In the meantime, Russia’s most prominent cybersecurity firm, Kaspersky Lab, had started work on a report that would turn the tables on the United States. Kaspersky hunted for the spying malware planted by N.S.A. hackers, guided in part by the keywords and code names in the files taken by Mr. Snowden and published by journalists, officials said.
Kaspersky was, in a sense, simply doing to the N.S.A. what the American companies had just done to Russian intelligence: expose their operations. And American officials believe Russian intelligence was piggybacking on Kaspersky’s efforts to find and retrieve the N.S.A.’s secrets wherever they could be found. The T.A.O. hackers knew that when Kaspersky updated its popular antivirus software to find and block the N.S.A. malware, it could thwart spying operations around the world.
So T.A.O. personnel rushed to replace implants in many countries with new malware they did not believe the Russian company could detect.
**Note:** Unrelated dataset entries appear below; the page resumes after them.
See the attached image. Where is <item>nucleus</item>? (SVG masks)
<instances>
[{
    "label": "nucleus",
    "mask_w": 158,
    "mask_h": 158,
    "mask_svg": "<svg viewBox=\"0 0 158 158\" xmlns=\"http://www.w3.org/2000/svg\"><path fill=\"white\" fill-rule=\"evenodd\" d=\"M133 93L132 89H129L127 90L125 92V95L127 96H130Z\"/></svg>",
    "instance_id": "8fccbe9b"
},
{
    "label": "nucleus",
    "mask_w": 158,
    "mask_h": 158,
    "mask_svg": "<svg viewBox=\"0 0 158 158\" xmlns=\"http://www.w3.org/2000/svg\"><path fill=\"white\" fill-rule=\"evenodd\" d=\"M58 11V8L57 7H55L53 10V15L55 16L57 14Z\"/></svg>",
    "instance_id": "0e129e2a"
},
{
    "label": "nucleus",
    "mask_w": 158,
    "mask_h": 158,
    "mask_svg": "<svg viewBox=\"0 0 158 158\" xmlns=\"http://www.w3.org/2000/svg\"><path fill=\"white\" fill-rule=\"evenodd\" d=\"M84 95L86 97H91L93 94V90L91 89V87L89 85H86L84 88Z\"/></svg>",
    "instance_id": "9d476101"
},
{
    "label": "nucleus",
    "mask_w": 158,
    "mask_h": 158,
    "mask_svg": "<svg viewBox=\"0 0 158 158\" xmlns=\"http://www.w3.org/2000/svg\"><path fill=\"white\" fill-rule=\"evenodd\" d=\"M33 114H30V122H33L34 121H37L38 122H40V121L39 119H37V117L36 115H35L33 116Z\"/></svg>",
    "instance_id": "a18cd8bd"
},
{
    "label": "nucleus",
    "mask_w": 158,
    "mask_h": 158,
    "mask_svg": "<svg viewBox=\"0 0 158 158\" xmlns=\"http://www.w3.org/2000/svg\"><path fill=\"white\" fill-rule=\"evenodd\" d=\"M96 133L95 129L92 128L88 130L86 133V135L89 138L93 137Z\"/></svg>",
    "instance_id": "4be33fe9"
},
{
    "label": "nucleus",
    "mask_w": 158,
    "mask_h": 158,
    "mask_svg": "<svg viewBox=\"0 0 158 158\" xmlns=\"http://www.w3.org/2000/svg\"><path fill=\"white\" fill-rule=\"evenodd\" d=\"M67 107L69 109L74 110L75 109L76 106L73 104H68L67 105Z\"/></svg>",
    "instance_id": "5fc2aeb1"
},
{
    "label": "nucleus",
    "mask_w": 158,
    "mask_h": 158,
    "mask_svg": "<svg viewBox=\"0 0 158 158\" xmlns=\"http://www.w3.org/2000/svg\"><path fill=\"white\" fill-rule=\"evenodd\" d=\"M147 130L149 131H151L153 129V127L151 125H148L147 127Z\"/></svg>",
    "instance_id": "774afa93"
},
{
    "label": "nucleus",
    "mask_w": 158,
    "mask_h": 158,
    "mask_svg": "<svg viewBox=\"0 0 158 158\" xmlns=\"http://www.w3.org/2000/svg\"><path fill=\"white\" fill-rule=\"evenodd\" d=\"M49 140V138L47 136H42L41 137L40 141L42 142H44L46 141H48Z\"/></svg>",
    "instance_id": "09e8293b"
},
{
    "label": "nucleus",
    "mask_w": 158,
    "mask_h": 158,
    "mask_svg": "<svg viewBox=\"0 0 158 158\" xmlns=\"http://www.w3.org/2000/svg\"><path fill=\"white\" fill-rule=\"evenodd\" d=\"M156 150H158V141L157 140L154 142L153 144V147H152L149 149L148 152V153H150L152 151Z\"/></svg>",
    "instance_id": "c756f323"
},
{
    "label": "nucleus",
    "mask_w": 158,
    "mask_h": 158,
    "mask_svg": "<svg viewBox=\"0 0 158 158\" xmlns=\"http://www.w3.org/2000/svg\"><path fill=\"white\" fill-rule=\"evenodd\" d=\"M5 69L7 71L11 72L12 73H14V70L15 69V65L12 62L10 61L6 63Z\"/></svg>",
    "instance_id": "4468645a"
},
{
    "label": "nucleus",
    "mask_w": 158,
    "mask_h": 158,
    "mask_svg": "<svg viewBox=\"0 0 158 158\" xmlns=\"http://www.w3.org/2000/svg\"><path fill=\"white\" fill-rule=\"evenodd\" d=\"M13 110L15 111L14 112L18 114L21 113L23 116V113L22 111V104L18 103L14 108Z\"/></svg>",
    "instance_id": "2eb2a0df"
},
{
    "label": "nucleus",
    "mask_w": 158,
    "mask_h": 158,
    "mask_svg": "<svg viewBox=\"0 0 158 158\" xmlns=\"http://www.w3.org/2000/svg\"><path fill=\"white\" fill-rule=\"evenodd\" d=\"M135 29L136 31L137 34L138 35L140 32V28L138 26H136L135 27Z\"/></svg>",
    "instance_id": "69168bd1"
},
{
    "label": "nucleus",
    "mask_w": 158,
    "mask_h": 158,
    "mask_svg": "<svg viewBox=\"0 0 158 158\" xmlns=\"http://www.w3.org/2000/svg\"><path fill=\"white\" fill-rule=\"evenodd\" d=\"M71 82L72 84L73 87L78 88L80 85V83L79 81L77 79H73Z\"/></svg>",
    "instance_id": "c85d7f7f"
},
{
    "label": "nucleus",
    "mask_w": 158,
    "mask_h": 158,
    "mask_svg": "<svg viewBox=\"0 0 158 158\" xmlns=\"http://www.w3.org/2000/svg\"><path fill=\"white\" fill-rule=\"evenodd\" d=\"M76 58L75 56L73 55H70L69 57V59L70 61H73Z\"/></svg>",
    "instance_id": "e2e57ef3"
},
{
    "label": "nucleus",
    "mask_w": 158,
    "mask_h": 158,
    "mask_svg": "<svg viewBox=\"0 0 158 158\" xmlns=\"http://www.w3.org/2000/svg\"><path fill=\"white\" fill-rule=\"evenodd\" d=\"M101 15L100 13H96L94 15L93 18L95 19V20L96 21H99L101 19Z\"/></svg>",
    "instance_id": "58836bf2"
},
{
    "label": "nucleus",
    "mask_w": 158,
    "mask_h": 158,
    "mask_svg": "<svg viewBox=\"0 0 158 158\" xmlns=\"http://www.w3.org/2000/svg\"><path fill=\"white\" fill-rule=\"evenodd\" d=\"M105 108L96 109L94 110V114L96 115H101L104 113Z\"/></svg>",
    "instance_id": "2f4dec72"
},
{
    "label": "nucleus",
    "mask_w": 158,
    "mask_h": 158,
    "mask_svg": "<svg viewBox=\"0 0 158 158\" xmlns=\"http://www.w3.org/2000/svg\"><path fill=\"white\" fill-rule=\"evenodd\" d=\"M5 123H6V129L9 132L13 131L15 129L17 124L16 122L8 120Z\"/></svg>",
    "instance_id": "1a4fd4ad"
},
In February 2015, Kaspersky published its report on the Equation Group — the company’s name for T.A.O. hackers — and updated its antivirus software to uproot the N.S.A. malware wherever it had not been replaced. The agency temporarily lost access to a considerable flow of intelligence. By some accounts, however, N.S.A. officials were relieved that the Kaspersky report did not include certain tools they feared the Russian company had found.
As it would turn out, any celebration was premature.
On Aug. 13 last year, a new Twitter account using the Shadow Brokers’ name announced with fanfare an online auction of stolen N.S.A. hacking tools.
“We hack Equation Group,” the Shadow Brokers wrote. “We find many many Equation Group cyber weapons.”
Inside the N.S.A., the declaration was like a bomb exploding. A zip file posted online contained the first free sample of the agency’s hacking tools. It was immediately evident that the Shadow Brokers were not hoaxsters, and that the agency was in trouble.
The leaks have renewed a debate over whether the N.S.A. should be permitted to stockpile vulnerabilities it discovers in commercial software to use for spying — rather than immediately alert software makers so the holes can be plugged. The agency claims it has shared with the industry more than 90 percent of flaws it has found, reserving only the most valuable for its own hackers. But if it can’t keep those from leaking, as the last year has demonstrated, the resulting damage to businesses and ordinary computer users around the world can be colossal. The Trump administration says it will soon announce revisions to the system, making it more transparent.
Mr. Williams said it may be years before the “full fallout” of the Shadow Brokers breach is understood. Even the arrest of whoever is responsible for the leaks may not end them, he said — because the sophisticated perpetrators may have built a “dead man’s switch” to release all remaining files automatically upon their arrest.
“We’re obviously dealing with people who have operational security knowledge,” he said. “They have the whole law enforcement system and intelligence system after them. And they haven’t been caught.”